Spatial questions tied to pictures:
** Begin **

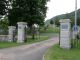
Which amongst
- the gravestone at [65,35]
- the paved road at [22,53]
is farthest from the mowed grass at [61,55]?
the gravestone at [65,35]

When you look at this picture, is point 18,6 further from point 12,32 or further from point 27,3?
point 12,32

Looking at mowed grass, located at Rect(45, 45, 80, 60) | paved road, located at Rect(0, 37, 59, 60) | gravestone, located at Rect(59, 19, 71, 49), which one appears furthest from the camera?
gravestone, located at Rect(59, 19, 71, 49)

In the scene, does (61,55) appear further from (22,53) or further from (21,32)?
(21,32)

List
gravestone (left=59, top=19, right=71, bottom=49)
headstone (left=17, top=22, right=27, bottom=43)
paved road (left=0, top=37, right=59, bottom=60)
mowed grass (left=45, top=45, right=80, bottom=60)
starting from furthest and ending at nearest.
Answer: headstone (left=17, top=22, right=27, bottom=43) < gravestone (left=59, top=19, right=71, bottom=49) < paved road (left=0, top=37, right=59, bottom=60) < mowed grass (left=45, top=45, right=80, bottom=60)

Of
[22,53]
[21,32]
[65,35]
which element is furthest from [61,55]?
[21,32]

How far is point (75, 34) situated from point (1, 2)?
20328 mm

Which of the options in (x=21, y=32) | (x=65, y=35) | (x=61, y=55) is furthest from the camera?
(x=21, y=32)

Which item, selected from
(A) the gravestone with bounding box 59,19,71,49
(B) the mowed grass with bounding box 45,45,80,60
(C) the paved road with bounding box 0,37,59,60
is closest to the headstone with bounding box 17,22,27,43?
(A) the gravestone with bounding box 59,19,71,49

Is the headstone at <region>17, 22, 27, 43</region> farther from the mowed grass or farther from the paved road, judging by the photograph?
the mowed grass

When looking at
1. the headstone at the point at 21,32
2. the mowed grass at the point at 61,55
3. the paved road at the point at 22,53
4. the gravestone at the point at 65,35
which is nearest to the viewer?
the mowed grass at the point at 61,55

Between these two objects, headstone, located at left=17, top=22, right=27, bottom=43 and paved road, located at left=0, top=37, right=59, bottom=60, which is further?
headstone, located at left=17, top=22, right=27, bottom=43

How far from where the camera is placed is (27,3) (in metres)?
48.2

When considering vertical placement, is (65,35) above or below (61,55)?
above

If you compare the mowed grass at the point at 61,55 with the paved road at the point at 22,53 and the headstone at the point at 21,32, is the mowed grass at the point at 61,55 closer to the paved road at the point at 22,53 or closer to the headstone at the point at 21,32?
the paved road at the point at 22,53
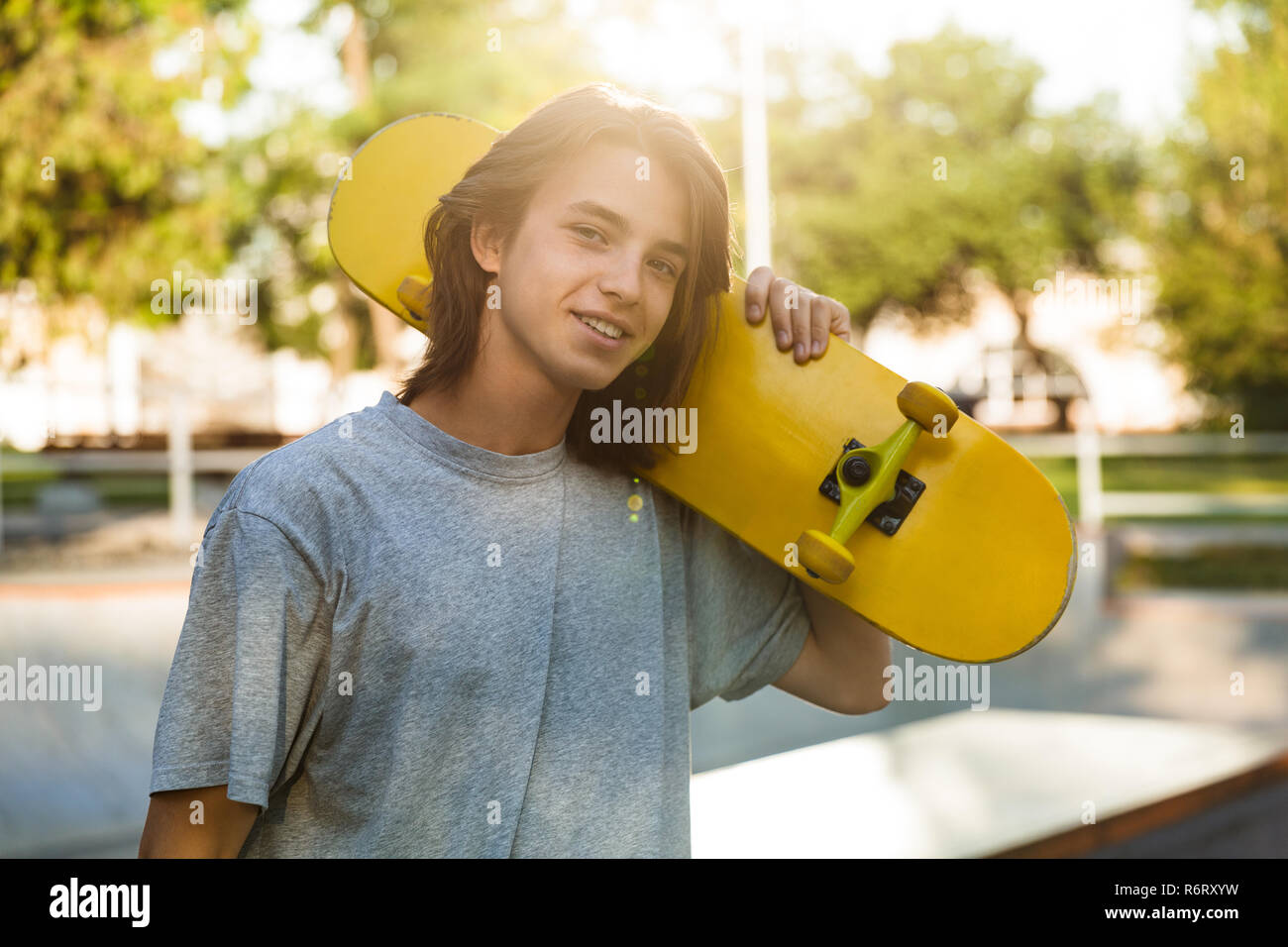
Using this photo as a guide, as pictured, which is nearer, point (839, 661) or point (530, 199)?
point (530, 199)

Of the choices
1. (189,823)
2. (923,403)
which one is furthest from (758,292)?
(189,823)

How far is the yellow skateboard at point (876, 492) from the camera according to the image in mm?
1666

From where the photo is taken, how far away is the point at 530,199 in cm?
150

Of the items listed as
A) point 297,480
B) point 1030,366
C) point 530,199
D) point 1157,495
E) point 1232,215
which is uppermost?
point 1030,366

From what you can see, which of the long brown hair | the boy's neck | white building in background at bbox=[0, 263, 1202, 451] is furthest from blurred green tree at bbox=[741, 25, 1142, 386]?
the boy's neck

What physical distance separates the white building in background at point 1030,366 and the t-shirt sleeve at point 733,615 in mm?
21674

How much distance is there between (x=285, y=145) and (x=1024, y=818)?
11.9m

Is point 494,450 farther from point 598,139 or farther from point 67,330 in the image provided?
point 67,330

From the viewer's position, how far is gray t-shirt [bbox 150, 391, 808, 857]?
130cm

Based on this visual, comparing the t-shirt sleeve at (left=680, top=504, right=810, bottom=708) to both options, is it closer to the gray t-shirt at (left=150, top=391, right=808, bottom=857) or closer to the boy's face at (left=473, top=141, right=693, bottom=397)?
the gray t-shirt at (left=150, top=391, right=808, bottom=857)

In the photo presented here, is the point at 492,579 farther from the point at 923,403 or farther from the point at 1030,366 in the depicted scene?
the point at 1030,366

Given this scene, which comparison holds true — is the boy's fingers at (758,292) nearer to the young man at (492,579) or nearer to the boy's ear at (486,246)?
the young man at (492,579)

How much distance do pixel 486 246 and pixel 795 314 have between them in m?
0.49

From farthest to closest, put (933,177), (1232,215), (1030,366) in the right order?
(1030,366)
(933,177)
(1232,215)
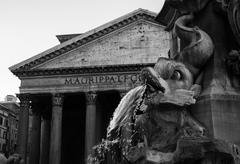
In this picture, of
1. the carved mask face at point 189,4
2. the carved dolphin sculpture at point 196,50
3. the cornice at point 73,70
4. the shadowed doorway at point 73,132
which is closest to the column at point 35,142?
the cornice at point 73,70

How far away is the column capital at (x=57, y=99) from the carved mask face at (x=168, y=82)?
24026 mm

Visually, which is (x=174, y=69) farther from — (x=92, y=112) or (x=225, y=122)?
(x=92, y=112)

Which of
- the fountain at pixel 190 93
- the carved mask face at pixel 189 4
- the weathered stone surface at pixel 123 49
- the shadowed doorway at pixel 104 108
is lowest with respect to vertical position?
the fountain at pixel 190 93

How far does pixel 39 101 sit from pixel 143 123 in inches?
1074

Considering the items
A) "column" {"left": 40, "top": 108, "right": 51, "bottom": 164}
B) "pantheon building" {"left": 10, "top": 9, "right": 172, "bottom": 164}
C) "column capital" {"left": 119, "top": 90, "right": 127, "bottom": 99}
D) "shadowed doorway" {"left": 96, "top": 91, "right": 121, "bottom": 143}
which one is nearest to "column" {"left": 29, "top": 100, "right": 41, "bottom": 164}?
"pantheon building" {"left": 10, "top": 9, "right": 172, "bottom": 164}

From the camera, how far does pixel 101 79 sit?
2761 centimetres

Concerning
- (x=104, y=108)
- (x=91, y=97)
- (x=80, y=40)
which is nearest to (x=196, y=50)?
(x=91, y=97)

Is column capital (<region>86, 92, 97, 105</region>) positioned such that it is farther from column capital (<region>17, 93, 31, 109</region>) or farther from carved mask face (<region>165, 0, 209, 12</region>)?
carved mask face (<region>165, 0, 209, 12</region>)

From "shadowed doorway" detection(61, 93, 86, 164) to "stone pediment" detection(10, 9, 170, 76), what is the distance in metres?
5.47

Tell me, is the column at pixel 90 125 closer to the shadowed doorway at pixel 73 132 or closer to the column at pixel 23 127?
the column at pixel 23 127

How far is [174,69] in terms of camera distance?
3.67m

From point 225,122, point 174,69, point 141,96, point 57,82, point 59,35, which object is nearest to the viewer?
point 225,122

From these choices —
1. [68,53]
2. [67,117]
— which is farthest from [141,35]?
[67,117]

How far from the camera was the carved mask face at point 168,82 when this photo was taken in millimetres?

** End **

» Set task
Lay out the rows from the line containing "From these choices —" up to and including the final line of the rows as a JSON list of strings, one string per line, with blank lines left out.

» In response
[
  "From these choices —",
  "1. [68,53]",
  "2. [67,117]",
  "— which is farthest from [141,35]?",
  "[67,117]",
  "How far from the camera was the carved mask face at point 168,82 when this photo was taken in millimetres?"
]